On 15 December 2005 10:21, Joel Reymont wrote:
Here are statistics that I gathered. I'm almost done modifying the program to use 1 timer thread instead of 1 per bot as well as writing to the socket from the writer thread. This should reduce the number of threads from 6k (2k x 3) to 2k plus change.
It appears that +RTS -k3k does make a difference. As per Simon, 2-4k avoids the thread being garbage collected because each thread gets its own block in the storage manager. Simon, did I get that right?
BTW, how does garbage-collecting a thread works in this scenario? My threads are very long-running.

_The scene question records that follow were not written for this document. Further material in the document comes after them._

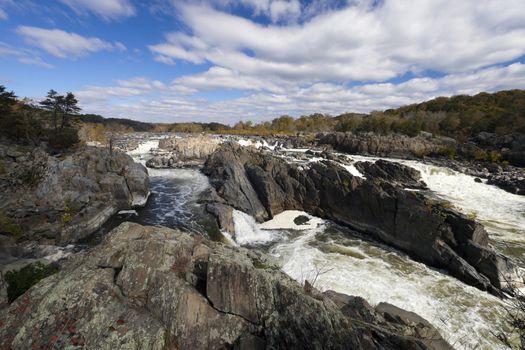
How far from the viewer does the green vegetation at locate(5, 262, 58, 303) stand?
9.88 metres

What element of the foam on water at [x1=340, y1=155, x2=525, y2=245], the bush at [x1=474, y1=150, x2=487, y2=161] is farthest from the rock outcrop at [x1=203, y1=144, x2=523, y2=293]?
the bush at [x1=474, y1=150, x2=487, y2=161]

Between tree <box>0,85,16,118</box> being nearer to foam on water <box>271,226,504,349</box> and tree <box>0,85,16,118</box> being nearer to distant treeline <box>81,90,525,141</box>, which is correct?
foam on water <box>271,226,504,349</box>

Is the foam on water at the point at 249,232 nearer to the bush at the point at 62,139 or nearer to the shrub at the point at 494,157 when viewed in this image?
the bush at the point at 62,139

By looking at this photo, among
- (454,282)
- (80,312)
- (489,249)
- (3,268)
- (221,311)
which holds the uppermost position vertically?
(80,312)

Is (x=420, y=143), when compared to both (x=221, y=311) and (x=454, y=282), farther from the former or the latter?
(x=221, y=311)

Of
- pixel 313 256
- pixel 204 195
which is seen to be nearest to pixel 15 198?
pixel 204 195

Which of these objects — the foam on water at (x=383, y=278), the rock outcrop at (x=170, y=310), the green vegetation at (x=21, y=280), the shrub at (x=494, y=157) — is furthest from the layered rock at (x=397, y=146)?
the green vegetation at (x=21, y=280)

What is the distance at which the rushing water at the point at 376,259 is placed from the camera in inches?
578

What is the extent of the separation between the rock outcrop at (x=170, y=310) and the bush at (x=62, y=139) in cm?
3254

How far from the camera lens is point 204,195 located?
95.0 ft

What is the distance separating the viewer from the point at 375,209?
78.9 ft

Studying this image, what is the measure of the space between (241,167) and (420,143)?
47907mm

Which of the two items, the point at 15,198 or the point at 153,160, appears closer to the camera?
the point at 15,198

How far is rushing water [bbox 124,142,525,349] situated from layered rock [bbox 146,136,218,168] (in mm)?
14279
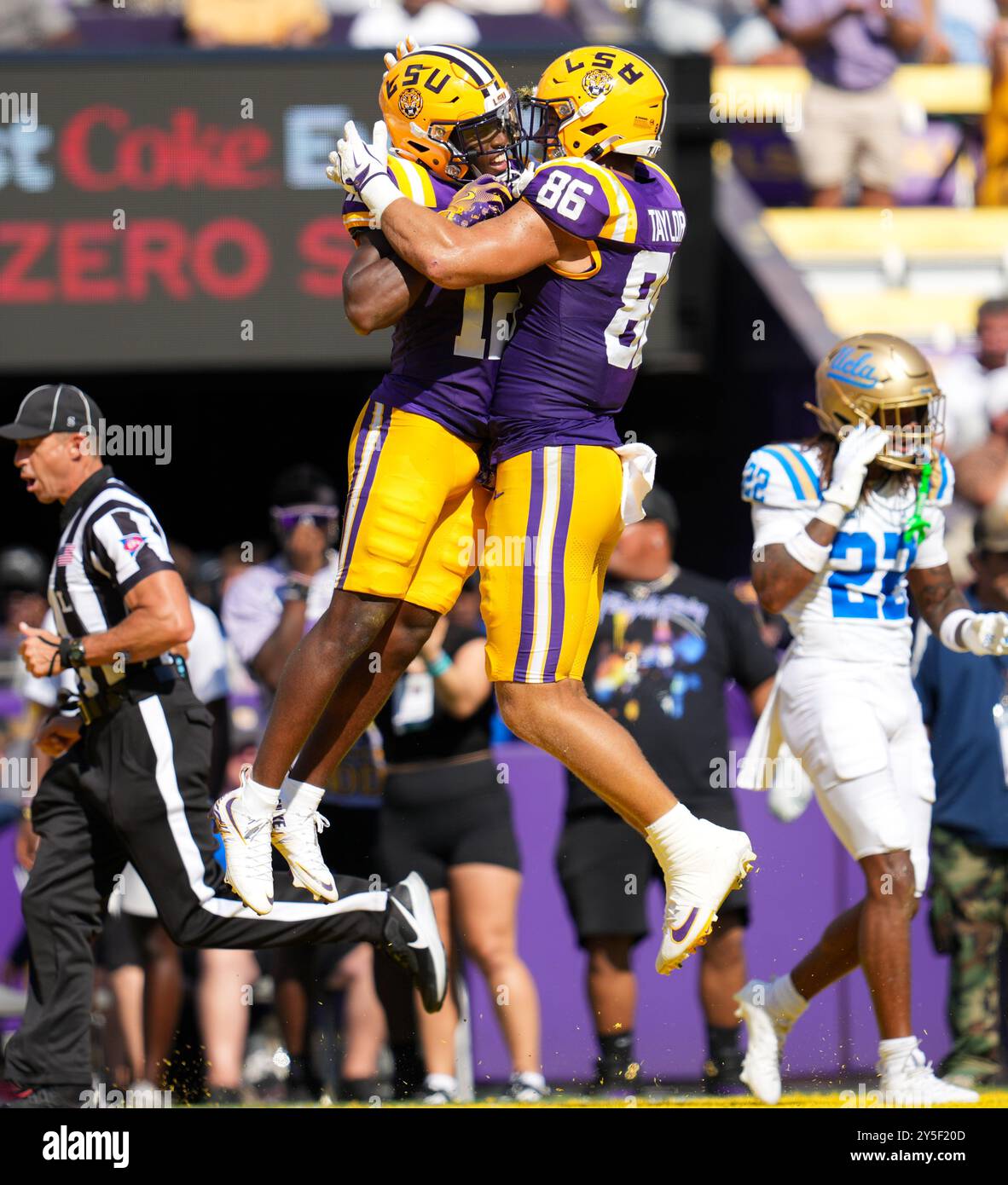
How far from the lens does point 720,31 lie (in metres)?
12.2

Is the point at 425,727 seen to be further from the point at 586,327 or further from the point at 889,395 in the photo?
the point at 586,327

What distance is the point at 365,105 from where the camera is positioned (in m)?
9.00

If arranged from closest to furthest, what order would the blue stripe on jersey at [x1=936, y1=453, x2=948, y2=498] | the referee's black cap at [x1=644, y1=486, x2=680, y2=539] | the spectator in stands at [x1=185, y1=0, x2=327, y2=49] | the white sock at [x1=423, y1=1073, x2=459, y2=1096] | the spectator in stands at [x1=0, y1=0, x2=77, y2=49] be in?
the blue stripe on jersey at [x1=936, y1=453, x2=948, y2=498], the white sock at [x1=423, y1=1073, x2=459, y2=1096], the referee's black cap at [x1=644, y1=486, x2=680, y2=539], the spectator in stands at [x1=0, y1=0, x2=77, y2=49], the spectator in stands at [x1=185, y1=0, x2=327, y2=49]

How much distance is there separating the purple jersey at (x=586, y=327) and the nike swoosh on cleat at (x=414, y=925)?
150 centimetres

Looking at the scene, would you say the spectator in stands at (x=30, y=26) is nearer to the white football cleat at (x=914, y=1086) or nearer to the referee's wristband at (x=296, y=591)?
the referee's wristband at (x=296, y=591)

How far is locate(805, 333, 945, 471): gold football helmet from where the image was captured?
5.73 meters

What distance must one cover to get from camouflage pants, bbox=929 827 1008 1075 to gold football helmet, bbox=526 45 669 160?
300cm

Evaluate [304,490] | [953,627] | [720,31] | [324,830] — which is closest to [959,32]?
[720,31]

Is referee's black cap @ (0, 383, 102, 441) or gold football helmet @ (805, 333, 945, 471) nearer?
gold football helmet @ (805, 333, 945, 471)

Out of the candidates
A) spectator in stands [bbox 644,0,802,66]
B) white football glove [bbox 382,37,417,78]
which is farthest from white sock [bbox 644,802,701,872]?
spectator in stands [bbox 644,0,802,66]

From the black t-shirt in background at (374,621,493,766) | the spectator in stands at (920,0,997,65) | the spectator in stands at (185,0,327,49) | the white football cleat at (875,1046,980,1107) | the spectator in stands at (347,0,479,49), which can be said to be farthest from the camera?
the spectator in stands at (920,0,997,65)

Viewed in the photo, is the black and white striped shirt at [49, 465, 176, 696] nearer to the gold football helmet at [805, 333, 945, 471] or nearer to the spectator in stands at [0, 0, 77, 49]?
the gold football helmet at [805, 333, 945, 471]
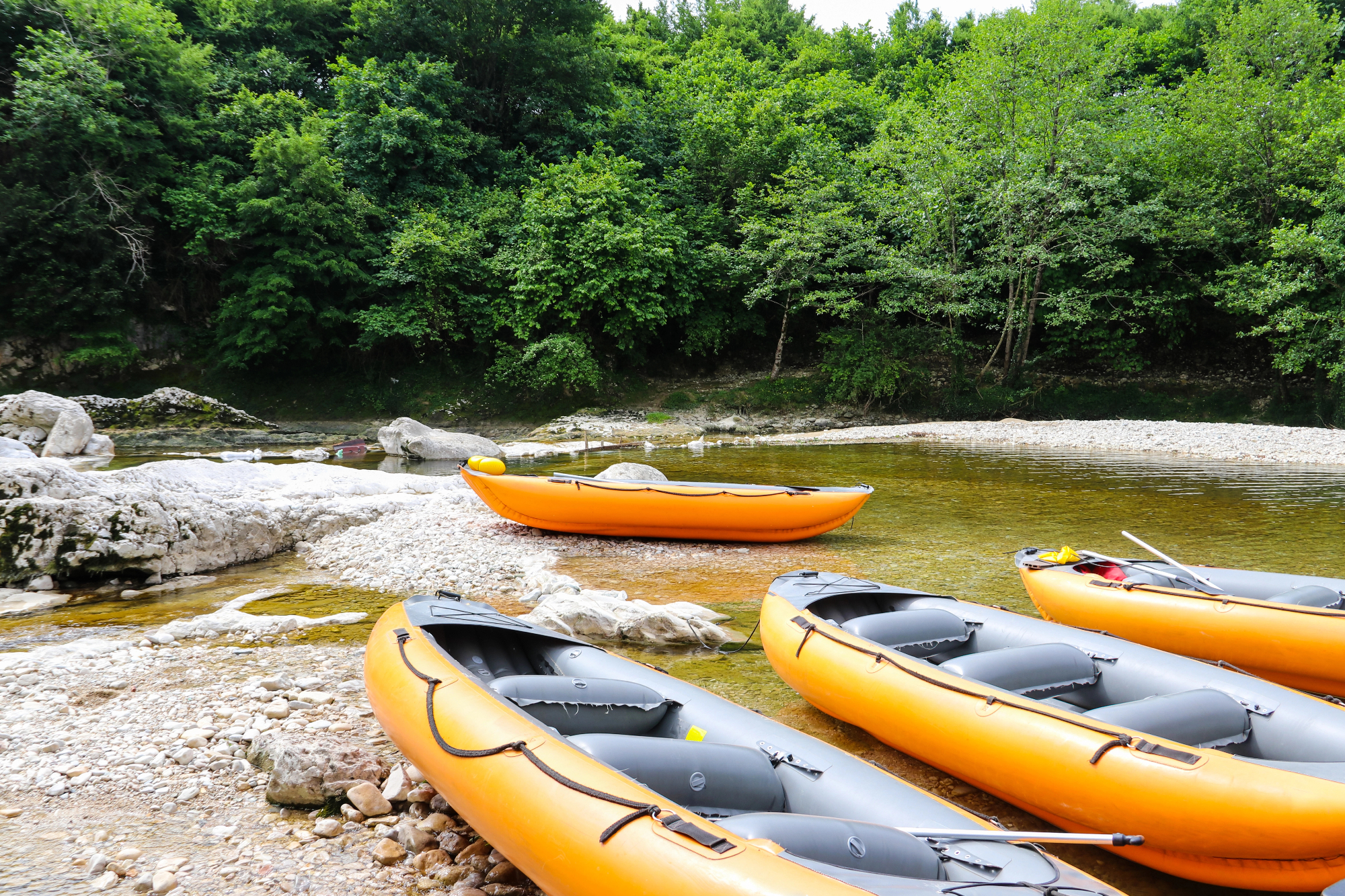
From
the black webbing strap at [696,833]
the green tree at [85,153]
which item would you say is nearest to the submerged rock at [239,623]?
the black webbing strap at [696,833]

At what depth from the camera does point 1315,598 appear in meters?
3.83

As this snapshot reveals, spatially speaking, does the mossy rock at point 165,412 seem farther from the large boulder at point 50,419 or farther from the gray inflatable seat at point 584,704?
the gray inflatable seat at point 584,704

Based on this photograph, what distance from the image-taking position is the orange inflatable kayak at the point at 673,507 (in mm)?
6867

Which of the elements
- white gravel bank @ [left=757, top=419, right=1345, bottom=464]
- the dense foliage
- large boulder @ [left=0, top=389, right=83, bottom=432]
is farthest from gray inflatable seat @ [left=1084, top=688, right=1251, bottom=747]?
the dense foliage

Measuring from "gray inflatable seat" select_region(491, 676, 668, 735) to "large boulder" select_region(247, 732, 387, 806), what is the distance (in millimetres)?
640

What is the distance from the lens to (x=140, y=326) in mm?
19406

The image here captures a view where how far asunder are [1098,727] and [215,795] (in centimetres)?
320

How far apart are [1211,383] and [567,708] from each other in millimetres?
21986

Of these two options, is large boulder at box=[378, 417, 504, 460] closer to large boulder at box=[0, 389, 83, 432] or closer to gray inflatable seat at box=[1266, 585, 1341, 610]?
large boulder at box=[0, 389, 83, 432]

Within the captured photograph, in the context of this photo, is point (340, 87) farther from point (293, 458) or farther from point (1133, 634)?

The total is the number of bots launched, lobby is how many bots connected to the lobby. Failed is mostly due to connection reset by peer errors. The Windows C++ server uses IOCP and running a firewall was apparently interfering with that somehow. I hate Windows :-(.
--- Test#1 +RTS -k3k as per Simon. Keep-alive timeout of 9 minutes.
Total: 1961, Lobby: 1961, Failed: 0 Total: 2000, Lobby: 2000, Failed: 1
This test went smoothly and got to 2k connections very quickly. Maybe within 30 minutes or so. I did not gather CPU usage, etc. statistics.
--- Test #2, No thread stack increase, 1 minute keep-alive timeout, more network traffic
With a 1 minute timeout things run veeery slow. 86 physical and 158Mb of VM with 1k bots, CPU 50-60%. Data sent/received is 60-70 packets and 6-7kb/sec. Killed after a while.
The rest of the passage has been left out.